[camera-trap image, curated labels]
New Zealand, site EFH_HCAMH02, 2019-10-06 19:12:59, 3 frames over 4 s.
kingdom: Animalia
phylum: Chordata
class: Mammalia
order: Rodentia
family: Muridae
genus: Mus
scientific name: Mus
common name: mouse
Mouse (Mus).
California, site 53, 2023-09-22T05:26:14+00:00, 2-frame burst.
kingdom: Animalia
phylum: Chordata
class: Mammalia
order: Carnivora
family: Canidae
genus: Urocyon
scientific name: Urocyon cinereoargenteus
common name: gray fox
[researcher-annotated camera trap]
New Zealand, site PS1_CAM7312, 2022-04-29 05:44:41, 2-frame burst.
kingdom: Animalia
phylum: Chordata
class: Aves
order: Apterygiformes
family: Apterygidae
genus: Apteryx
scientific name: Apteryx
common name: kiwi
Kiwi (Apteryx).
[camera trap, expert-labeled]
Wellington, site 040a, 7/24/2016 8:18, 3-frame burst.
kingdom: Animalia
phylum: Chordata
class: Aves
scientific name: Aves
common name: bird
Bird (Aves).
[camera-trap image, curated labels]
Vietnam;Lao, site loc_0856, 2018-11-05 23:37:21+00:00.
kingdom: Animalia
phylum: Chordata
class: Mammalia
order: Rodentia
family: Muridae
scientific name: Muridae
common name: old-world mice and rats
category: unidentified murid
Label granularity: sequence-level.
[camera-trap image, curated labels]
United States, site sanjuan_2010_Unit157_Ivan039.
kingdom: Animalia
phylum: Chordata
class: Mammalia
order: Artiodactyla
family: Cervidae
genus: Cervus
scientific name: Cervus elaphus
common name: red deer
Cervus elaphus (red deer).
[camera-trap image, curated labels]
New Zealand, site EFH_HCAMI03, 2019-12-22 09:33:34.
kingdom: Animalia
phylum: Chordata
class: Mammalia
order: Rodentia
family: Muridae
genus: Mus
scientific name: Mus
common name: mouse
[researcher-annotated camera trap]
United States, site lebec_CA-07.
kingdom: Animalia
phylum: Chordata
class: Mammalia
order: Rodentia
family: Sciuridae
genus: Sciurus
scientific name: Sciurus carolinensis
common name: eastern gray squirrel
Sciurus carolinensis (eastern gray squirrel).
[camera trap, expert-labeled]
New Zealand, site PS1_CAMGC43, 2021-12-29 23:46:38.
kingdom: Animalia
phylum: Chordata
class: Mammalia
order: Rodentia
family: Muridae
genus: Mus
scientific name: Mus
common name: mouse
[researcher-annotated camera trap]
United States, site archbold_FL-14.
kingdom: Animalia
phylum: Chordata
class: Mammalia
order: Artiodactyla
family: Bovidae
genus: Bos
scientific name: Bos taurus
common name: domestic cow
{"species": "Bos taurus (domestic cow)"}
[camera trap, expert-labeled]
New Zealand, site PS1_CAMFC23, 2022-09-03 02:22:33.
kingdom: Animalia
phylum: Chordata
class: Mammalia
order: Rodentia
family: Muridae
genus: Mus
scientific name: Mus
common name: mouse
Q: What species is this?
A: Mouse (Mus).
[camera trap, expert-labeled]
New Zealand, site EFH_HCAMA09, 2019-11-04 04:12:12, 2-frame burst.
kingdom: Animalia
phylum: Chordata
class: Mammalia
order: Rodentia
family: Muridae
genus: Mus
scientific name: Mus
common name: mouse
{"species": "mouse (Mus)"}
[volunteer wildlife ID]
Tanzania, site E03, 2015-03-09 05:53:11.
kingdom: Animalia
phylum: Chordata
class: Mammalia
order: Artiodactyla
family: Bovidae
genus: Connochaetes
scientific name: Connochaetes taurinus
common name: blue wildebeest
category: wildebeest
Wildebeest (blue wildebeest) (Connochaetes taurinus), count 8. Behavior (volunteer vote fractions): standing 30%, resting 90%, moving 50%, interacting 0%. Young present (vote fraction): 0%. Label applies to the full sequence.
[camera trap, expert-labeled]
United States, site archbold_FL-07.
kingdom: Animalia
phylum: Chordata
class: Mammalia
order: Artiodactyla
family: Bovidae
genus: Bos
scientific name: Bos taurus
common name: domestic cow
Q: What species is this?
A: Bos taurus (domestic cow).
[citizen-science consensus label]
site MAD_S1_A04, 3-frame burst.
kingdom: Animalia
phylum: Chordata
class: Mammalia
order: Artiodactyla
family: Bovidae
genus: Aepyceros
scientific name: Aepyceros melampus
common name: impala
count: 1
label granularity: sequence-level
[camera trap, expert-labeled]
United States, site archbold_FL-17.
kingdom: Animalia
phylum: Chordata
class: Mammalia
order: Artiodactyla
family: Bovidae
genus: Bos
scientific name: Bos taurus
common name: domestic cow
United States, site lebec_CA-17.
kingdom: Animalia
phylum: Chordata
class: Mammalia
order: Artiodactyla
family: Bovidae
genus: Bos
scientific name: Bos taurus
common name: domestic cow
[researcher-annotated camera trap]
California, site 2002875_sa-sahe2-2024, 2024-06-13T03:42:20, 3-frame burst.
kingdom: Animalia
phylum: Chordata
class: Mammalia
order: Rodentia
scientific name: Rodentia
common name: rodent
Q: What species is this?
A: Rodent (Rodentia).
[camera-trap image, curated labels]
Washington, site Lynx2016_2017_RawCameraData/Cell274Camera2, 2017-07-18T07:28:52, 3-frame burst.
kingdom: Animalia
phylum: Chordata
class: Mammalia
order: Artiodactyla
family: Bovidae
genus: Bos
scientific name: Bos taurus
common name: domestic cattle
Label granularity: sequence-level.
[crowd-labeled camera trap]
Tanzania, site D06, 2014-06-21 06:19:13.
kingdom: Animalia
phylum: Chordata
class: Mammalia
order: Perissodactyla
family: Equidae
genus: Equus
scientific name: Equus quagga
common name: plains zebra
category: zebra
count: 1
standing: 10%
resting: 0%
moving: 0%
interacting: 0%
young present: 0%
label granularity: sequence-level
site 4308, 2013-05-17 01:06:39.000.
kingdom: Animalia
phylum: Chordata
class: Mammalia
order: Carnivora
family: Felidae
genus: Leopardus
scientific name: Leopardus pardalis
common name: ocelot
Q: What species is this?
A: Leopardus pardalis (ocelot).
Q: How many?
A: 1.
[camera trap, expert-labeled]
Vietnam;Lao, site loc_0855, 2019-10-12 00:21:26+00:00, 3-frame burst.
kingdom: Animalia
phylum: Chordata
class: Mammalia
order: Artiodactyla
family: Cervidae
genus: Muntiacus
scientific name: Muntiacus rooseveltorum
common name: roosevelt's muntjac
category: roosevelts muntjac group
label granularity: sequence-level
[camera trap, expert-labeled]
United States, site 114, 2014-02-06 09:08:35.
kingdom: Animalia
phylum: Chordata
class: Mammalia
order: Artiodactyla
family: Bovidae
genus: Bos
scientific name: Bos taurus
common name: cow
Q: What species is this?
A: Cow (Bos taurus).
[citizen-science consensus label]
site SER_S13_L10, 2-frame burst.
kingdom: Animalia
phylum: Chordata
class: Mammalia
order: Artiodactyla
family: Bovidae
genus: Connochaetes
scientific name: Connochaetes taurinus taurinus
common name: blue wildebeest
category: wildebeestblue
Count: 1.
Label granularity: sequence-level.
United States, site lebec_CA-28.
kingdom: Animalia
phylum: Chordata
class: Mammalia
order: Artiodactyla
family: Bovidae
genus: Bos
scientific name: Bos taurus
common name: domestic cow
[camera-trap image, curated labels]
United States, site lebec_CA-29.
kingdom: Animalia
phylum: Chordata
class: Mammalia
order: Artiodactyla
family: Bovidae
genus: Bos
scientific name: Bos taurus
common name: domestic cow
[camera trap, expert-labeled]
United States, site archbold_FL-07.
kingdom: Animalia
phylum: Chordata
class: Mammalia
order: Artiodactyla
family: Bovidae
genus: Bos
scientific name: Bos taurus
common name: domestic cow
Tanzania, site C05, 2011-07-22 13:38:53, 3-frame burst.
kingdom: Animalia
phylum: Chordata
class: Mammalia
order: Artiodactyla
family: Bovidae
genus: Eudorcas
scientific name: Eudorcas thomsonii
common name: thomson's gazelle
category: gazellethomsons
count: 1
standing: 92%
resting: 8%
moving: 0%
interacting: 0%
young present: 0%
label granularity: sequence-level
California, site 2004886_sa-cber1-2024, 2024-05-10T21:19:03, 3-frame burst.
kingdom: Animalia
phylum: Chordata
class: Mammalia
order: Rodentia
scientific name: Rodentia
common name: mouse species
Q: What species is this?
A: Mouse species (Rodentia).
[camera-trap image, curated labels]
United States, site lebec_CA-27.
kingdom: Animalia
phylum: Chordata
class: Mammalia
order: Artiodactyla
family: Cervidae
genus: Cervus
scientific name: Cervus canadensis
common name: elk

****************************************

EXERCISE >> Go over the listing above and return each line with "California".

TASK RESULT >>
California, site 53, 2023-09-22T05:26:14+00:00, 2-frame burst.
California, site 2002875_sa-sahe2-2024, 2024-06-13T03:42:20, 3-frame burst.
California, site 2004886_sa-cber1-2024, 2024-05-10T21:19:03, 3-frame burst.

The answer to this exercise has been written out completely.